Wczoraj w godzinach porannych doszło do tragicznego wypadku w miejscowości Tarnoszyn. Jadący rowerem 45-latek upadł pod przyczepę ciągnika jadącego w przeciwnym kierunku. Mężczyzna poniósł śmierć na miejscu. Policjanci wyjaśniają okoliczności w jakich doszło do zdarzenia drogowego.
Wczoraj w miejscowości Tarnoszyn jadący ciągnikiem z dwoma przyczepami 48-latek zauważył rowerzystę jadącego z naprzeciwka. Jak wyjaśnił policjantom, zjechał bliżej do prawej krawędzi jezdni aby bezpiecznie minąć się z rowerzystą. W momencie kiedy 45-latek wyminą się z nim poczuł, że tylna przyczepa podskoczyła do góry. Gdy spojrzał w lusterko zobaczył leżący rower na jej wysokości. Natychmiast zatrzymał pojazd i pobiegł na tył składu, gdzie zobaczył leżącego na jezdni mężczyznę. Mieszkaniec gm. Ulhówek zawiadomił służby ratownicze.

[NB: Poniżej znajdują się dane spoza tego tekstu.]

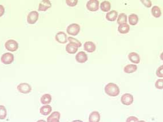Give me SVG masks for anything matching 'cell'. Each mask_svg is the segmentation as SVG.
I'll return each instance as SVG.
<instances>
[{
    "instance_id": "obj_1",
    "label": "cell",
    "mask_w": 163,
    "mask_h": 122,
    "mask_svg": "<svg viewBox=\"0 0 163 122\" xmlns=\"http://www.w3.org/2000/svg\"><path fill=\"white\" fill-rule=\"evenodd\" d=\"M104 90L105 93L108 95L113 97L118 96L120 92L119 86L116 84L114 83L107 84L105 87Z\"/></svg>"
},
{
    "instance_id": "obj_2",
    "label": "cell",
    "mask_w": 163,
    "mask_h": 122,
    "mask_svg": "<svg viewBox=\"0 0 163 122\" xmlns=\"http://www.w3.org/2000/svg\"><path fill=\"white\" fill-rule=\"evenodd\" d=\"M5 47L7 50L14 52L19 49V44L14 39H9L5 42Z\"/></svg>"
},
{
    "instance_id": "obj_3",
    "label": "cell",
    "mask_w": 163,
    "mask_h": 122,
    "mask_svg": "<svg viewBox=\"0 0 163 122\" xmlns=\"http://www.w3.org/2000/svg\"><path fill=\"white\" fill-rule=\"evenodd\" d=\"M80 31V26L77 24H72L69 25L66 28V32L70 35H77Z\"/></svg>"
},
{
    "instance_id": "obj_4",
    "label": "cell",
    "mask_w": 163,
    "mask_h": 122,
    "mask_svg": "<svg viewBox=\"0 0 163 122\" xmlns=\"http://www.w3.org/2000/svg\"><path fill=\"white\" fill-rule=\"evenodd\" d=\"M14 55L10 53H6L2 54L1 57V61L2 64H10L14 61Z\"/></svg>"
},
{
    "instance_id": "obj_5",
    "label": "cell",
    "mask_w": 163,
    "mask_h": 122,
    "mask_svg": "<svg viewBox=\"0 0 163 122\" xmlns=\"http://www.w3.org/2000/svg\"><path fill=\"white\" fill-rule=\"evenodd\" d=\"M121 102L125 106H130L134 102V97L128 93L124 94L121 98Z\"/></svg>"
},
{
    "instance_id": "obj_6",
    "label": "cell",
    "mask_w": 163,
    "mask_h": 122,
    "mask_svg": "<svg viewBox=\"0 0 163 122\" xmlns=\"http://www.w3.org/2000/svg\"><path fill=\"white\" fill-rule=\"evenodd\" d=\"M39 14L37 11H32L27 16V22L29 24H35L39 20Z\"/></svg>"
},
{
    "instance_id": "obj_7",
    "label": "cell",
    "mask_w": 163,
    "mask_h": 122,
    "mask_svg": "<svg viewBox=\"0 0 163 122\" xmlns=\"http://www.w3.org/2000/svg\"><path fill=\"white\" fill-rule=\"evenodd\" d=\"M18 91L22 94H27L31 92L32 87L29 84L27 83H21L17 86Z\"/></svg>"
},
{
    "instance_id": "obj_8",
    "label": "cell",
    "mask_w": 163,
    "mask_h": 122,
    "mask_svg": "<svg viewBox=\"0 0 163 122\" xmlns=\"http://www.w3.org/2000/svg\"><path fill=\"white\" fill-rule=\"evenodd\" d=\"M87 8L90 12H96L99 10V1L98 0H89L87 4Z\"/></svg>"
},
{
    "instance_id": "obj_9",
    "label": "cell",
    "mask_w": 163,
    "mask_h": 122,
    "mask_svg": "<svg viewBox=\"0 0 163 122\" xmlns=\"http://www.w3.org/2000/svg\"><path fill=\"white\" fill-rule=\"evenodd\" d=\"M55 39L57 42L61 44H64L68 42L67 35L63 31H59L57 33L55 36Z\"/></svg>"
},
{
    "instance_id": "obj_10",
    "label": "cell",
    "mask_w": 163,
    "mask_h": 122,
    "mask_svg": "<svg viewBox=\"0 0 163 122\" xmlns=\"http://www.w3.org/2000/svg\"><path fill=\"white\" fill-rule=\"evenodd\" d=\"M75 58L76 61L80 64H84L88 61V55L84 51H80L76 54Z\"/></svg>"
},
{
    "instance_id": "obj_11",
    "label": "cell",
    "mask_w": 163,
    "mask_h": 122,
    "mask_svg": "<svg viewBox=\"0 0 163 122\" xmlns=\"http://www.w3.org/2000/svg\"><path fill=\"white\" fill-rule=\"evenodd\" d=\"M52 7V4L49 0H43L39 4L38 10L40 12H45Z\"/></svg>"
},
{
    "instance_id": "obj_12",
    "label": "cell",
    "mask_w": 163,
    "mask_h": 122,
    "mask_svg": "<svg viewBox=\"0 0 163 122\" xmlns=\"http://www.w3.org/2000/svg\"><path fill=\"white\" fill-rule=\"evenodd\" d=\"M84 49L88 53H93L96 49V46L93 42L88 41L84 44Z\"/></svg>"
},
{
    "instance_id": "obj_13",
    "label": "cell",
    "mask_w": 163,
    "mask_h": 122,
    "mask_svg": "<svg viewBox=\"0 0 163 122\" xmlns=\"http://www.w3.org/2000/svg\"><path fill=\"white\" fill-rule=\"evenodd\" d=\"M61 114L59 111L52 112L47 118V122H59Z\"/></svg>"
},
{
    "instance_id": "obj_14",
    "label": "cell",
    "mask_w": 163,
    "mask_h": 122,
    "mask_svg": "<svg viewBox=\"0 0 163 122\" xmlns=\"http://www.w3.org/2000/svg\"><path fill=\"white\" fill-rule=\"evenodd\" d=\"M128 58L131 62L134 64H138L140 62V55L134 52H132L129 54Z\"/></svg>"
},
{
    "instance_id": "obj_15",
    "label": "cell",
    "mask_w": 163,
    "mask_h": 122,
    "mask_svg": "<svg viewBox=\"0 0 163 122\" xmlns=\"http://www.w3.org/2000/svg\"><path fill=\"white\" fill-rule=\"evenodd\" d=\"M118 16V13L116 10H112L107 13L106 15V19L110 22H114L116 21Z\"/></svg>"
},
{
    "instance_id": "obj_16",
    "label": "cell",
    "mask_w": 163,
    "mask_h": 122,
    "mask_svg": "<svg viewBox=\"0 0 163 122\" xmlns=\"http://www.w3.org/2000/svg\"><path fill=\"white\" fill-rule=\"evenodd\" d=\"M100 120V115L98 111H93L90 114L89 122H99Z\"/></svg>"
},
{
    "instance_id": "obj_17",
    "label": "cell",
    "mask_w": 163,
    "mask_h": 122,
    "mask_svg": "<svg viewBox=\"0 0 163 122\" xmlns=\"http://www.w3.org/2000/svg\"><path fill=\"white\" fill-rule=\"evenodd\" d=\"M138 70V66L136 64H130L125 66L124 68V71L127 74L134 73Z\"/></svg>"
},
{
    "instance_id": "obj_18",
    "label": "cell",
    "mask_w": 163,
    "mask_h": 122,
    "mask_svg": "<svg viewBox=\"0 0 163 122\" xmlns=\"http://www.w3.org/2000/svg\"><path fill=\"white\" fill-rule=\"evenodd\" d=\"M52 111V108L50 105H44L40 108V114L42 115L46 116L50 114Z\"/></svg>"
},
{
    "instance_id": "obj_19",
    "label": "cell",
    "mask_w": 163,
    "mask_h": 122,
    "mask_svg": "<svg viewBox=\"0 0 163 122\" xmlns=\"http://www.w3.org/2000/svg\"><path fill=\"white\" fill-rule=\"evenodd\" d=\"M66 51L68 53L70 54H76L78 50V48L71 43H69V44L66 46Z\"/></svg>"
},
{
    "instance_id": "obj_20",
    "label": "cell",
    "mask_w": 163,
    "mask_h": 122,
    "mask_svg": "<svg viewBox=\"0 0 163 122\" xmlns=\"http://www.w3.org/2000/svg\"><path fill=\"white\" fill-rule=\"evenodd\" d=\"M40 101L42 104L48 105L52 102V96L49 94H45L41 97V98L40 99Z\"/></svg>"
},
{
    "instance_id": "obj_21",
    "label": "cell",
    "mask_w": 163,
    "mask_h": 122,
    "mask_svg": "<svg viewBox=\"0 0 163 122\" xmlns=\"http://www.w3.org/2000/svg\"><path fill=\"white\" fill-rule=\"evenodd\" d=\"M129 30H130V26L127 23L120 25L118 27V31L121 34H127L129 33Z\"/></svg>"
},
{
    "instance_id": "obj_22",
    "label": "cell",
    "mask_w": 163,
    "mask_h": 122,
    "mask_svg": "<svg viewBox=\"0 0 163 122\" xmlns=\"http://www.w3.org/2000/svg\"><path fill=\"white\" fill-rule=\"evenodd\" d=\"M100 9L104 12H108L111 9V4L108 1H104L101 3Z\"/></svg>"
},
{
    "instance_id": "obj_23",
    "label": "cell",
    "mask_w": 163,
    "mask_h": 122,
    "mask_svg": "<svg viewBox=\"0 0 163 122\" xmlns=\"http://www.w3.org/2000/svg\"><path fill=\"white\" fill-rule=\"evenodd\" d=\"M128 21L129 24L132 26H134L138 24V15L132 14L129 15Z\"/></svg>"
},
{
    "instance_id": "obj_24",
    "label": "cell",
    "mask_w": 163,
    "mask_h": 122,
    "mask_svg": "<svg viewBox=\"0 0 163 122\" xmlns=\"http://www.w3.org/2000/svg\"><path fill=\"white\" fill-rule=\"evenodd\" d=\"M152 15L155 18H159L161 15V11L158 6H154L151 9Z\"/></svg>"
},
{
    "instance_id": "obj_25",
    "label": "cell",
    "mask_w": 163,
    "mask_h": 122,
    "mask_svg": "<svg viewBox=\"0 0 163 122\" xmlns=\"http://www.w3.org/2000/svg\"><path fill=\"white\" fill-rule=\"evenodd\" d=\"M117 24L119 25L126 24L127 22V15L125 13L120 14L117 21Z\"/></svg>"
},
{
    "instance_id": "obj_26",
    "label": "cell",
    "mask_w": 163,
    "mask_h": 122,
    "mask_svg": "<svg viewBox=\"0 0 163 122\" xmlns=\"http://www.w3.org/2000/svg\"><path fill=\"white\" fill-rule=\"evenodd\" d=\"M7 116V111L4 106L0 105V119L4 120Z\"/></svg>"
},
{
    "instance_id": "obj_27",
    "label": "cell",
    "mask_w": 163,
    "mask_h": 122,
    "mask_svg": "<svg viewBox=\"0 0 163 122\" xmlns=\"http://www.w3.org/2000/svg\"><path fill=\"white\" fill-rule=\"evenodd\" d=\"M68 40L70 42V43L76 45L78 48L80 47H81V45H82L80 41H79V40H77V39H76V38H74L73 37H69L68 38Z\"/></svg>"
},
{
    "instance_id": "obj_28",
    "label": "cell",
    "mask_w": 163,
    "mask_h": 122,
    "mask_svg": "<svg viewBox=\"0 0 163 122\" xmlns=\"http://www.w3.org/2000/svg\"><path fill=\"white\" fill-rule=\"evenodd\" d=\"M155 87L159 90H162L163 88V79H160L157 80L155 83Z\"/></svg>"
},
{
    "instance_id": "obj_29",
    "label": "cell",
    "mask_w": 163,
    "mask_h": 122,
    "mask_svg": "<svg viewBox=\"0 0 163 122\" xmlns=\"http://www.w3.org/2000/svg\"><path fill=\"white\" fill-rule=\"evenodd\" d=\"M66 3L67 5L70 7H74L77 4L78 1L77 0H66Z\"/></svg>"
},
{
    "instance_id": "obj_30",
    "label": "cell",
    "mask_w": 163,
    "mask_h": 122,
    "mask_svg": "<svg viewBox=\"0 0 163 122\" xmlns=\"http://www.w3.org/2000/svg\"><path fill=\"white\" fill-rule=\"evenodd\" d=\"M156 75L159 78L163 77V65L160 66L156 71Z\"/></svg>"
},
{
    "instance_id": "obj_31",
    "label": "cell",
    "mask_w": 163,
    "mask_h": 122,
    "mask_svg": "<svg viewBox=\"0 0 163 122\" xmlns=\"http://www.w3.org/2000/svg\"><path fill=\"white\" fill-rule=\"evenodd\" d=\"M141 2L147 8H151L152 6V2L149 0H142L141 1Z\"/></svg>"
},
{
    "instance_id": "obj_32",
    "label": "cell",
    "mask_w": 163,
    "mask_h": 122,
    "mask_svg": "<svg viewBox=\"0 0 163 122\" xmlns=\"http://www.w3.org/2000/svg\"><path fill=\"white\" fill-rule=\"evenodd\" d=\"M138 119L136 117H129L126 120V122H138Z\"/></svg>"
},
{
    "instance_id": "obj_33",
    "label": "cell",
    "mask_w": 163,
    "mask_h": 122,
    "mask_svg": "<svg viewBox=\"0 0 163 122\" xmlns=\"http://www.w3.org/2000/svg\"><path fill=\"white\" fill-rule=\"evenodd\" d=\"M5 13V8L2 5H0V17H1Z\"/></svg>"
},
{
    "instance_id": "obj_34",
    "label": "cell",
    "mask_w": 163,
    "mask_h": 122,
    "mask_svg": "<svg viewBox=\"0 0 163 122\" xmlns=\"http://www.w3.org/2000/svg\"><path fill=\"white\" fill-rule=\"evenodd\" d=\"M84 122L83 121H82V120H73V121H72V122Z\"/></svg>"
},
{
    "instance_id": "obj_35",
    "label": "cell",
    "mask_w": 163,
    "mask_h": 122,
    "mask_svg": "<svg viewBox=\"0 0 163 122\" xmlns=\"http://www.w3.org/2000/svg\"><path fill=\"white\" fill-rule=\"evenodd\" d=\"M37 122H46L44 120H39Z\"/></svg>"
},
{
    "instance_id": "obj_36",
    "label": "cell",
    "mask_w": 163,
    "mask_h": 122,
    "mask_svg": "<svg viewBox=\"0 0 163 122\" xmlns=\"http://www.w3.org/2000/svg\"><path fill=\"white\" fill-rule=\"evenodd\" d=\"M138 122H145L144 120H140V121L138 120Z\"/></svg>"
}]
</instances>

Po przybyciu ma miejsce karetki pogotowia lekarz stwierdził zgon 45-latka mieszkańca gm. Ulhówek. Mundurowi zabezpieczyli miejsce zdarzenia do momentu przybycia grupy zdarzeniowej. Kierującego przebadali na zawartość alkoholu w wydychanym powietrzu, wynik był negatywny. Policjanci przeprowadzili na miejscu oględziny miejsca zdarzenia i pojazdów oraz przesłuchali świadków. Po zebraniu materiału dowodowego będą wyjaśniać jak doszło do nieszczęśliwego wypadku.